If you see someone touching a downed power line, do not try to rescue them. You could become a victim yourself. Instead, call 911 for help.

Keep appliances away from sinks and bathtubs—radios, TVs, hair dryers, etc.

Don&#180t yank the cord when unplugging appliances.

Make sure your plugs fit your outlets. Never remove the ground pin (the third prong) to make a three-prong fit a two-conductor outlet; this could lead to an electrical shock. NEVER FORCE A PLUG INTO AN OUTLET IF IT DOESN'T FIT. Plugs should fit securely into outlets. Avoid overloading outlets with too many appliances.

Electric-powered mowers and other tools should not be used in the rain, on wet grass or in wet conditions. Inspect power tools and electric lawn mowers before each use for frayed power cords, broken plugs, and cracked or broken housings. If damaged, stop using it immediately. Repair it or replace it. Always use an extension cord marked for outdoor use and rated for the power needs of your tools. Remember to unplug all portable power tools when not in use. Since metal ladders conduct electricity, watch out for overhead wires and power lines.

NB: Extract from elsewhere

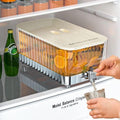 5.3 Litre Drink Container for Beverage Storage and Drinks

During storms, unplug computers, answering machines, VCRs, and other sensitive equipment.

Surge suppressors minimize the harmful effects of voltage surges. A good suppressor has the following features:

  • UL 1449 seal which indicates that the product meets minimum safety and effectiveness standards.
  • Clamping Voltage. In most cases, the lowest clamping voltage (the voltage level when the suppressor begins working) is best.
  • LED indicator. This lights up to indicate whether the protector is actively blocking a surge.

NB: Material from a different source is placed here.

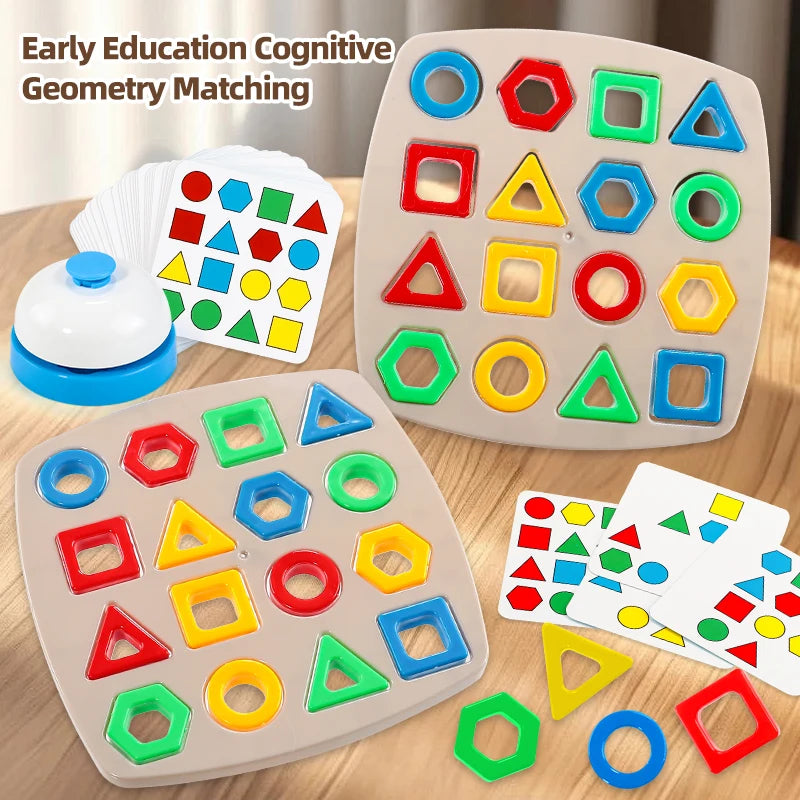 CowLost | product_id-knyysecq-childrens-geometric-matching-puzzles-interactive-tabletop-toys-holiday-gifts |1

During an electrical storm, do not use appliances (i.e., hairdryers, toasters, and radios) or telephones (except in an emergency); do not take a bath or shower; keep batteries on hand for flashlights and radios in case of a power outage: and use surge protectors on electronic devices and appliances.

Make sure cords are in good conditions - not frayed or cracked. Make sure they are placed out of traffic areas. Cords should never be nailed or stapled to the wall, baseboard, or to another object. Do not place cords under carpets or rugs or rest any furniture on them.

Don't leave plugged in appliances where they might fall in contact with water. If a plugged-in appliance falls into water, NEVER reach in to pull it out - even if it's turned off. First turn off the power source at the panelboard and then unplug the appliance. If you have an appliance that has gotten wet, Don't use it until it has been checked by a qualified repair person.

Halogen floor lamps operate at much higher temperatures than a standard incandescent light bulb. Never place a halogen floor lamp where it could come in contact with draperies, clothing or other combustible materials. Be sure to turn the lamp off whenever you leave the room for an extended period of time and never use torchiere lamps in children's bedrooms or playrooms.

Don´t overload outlets and extension cords.

Space Heaters are meant to supply supplemental heat. Keep space heaters at least 3 ft. away from any combustible materials such as bedding, clothing, draperies, furniture, and rugs. Don't use in rooms where children are unsupervised and remember to turn off and unplug when not in use.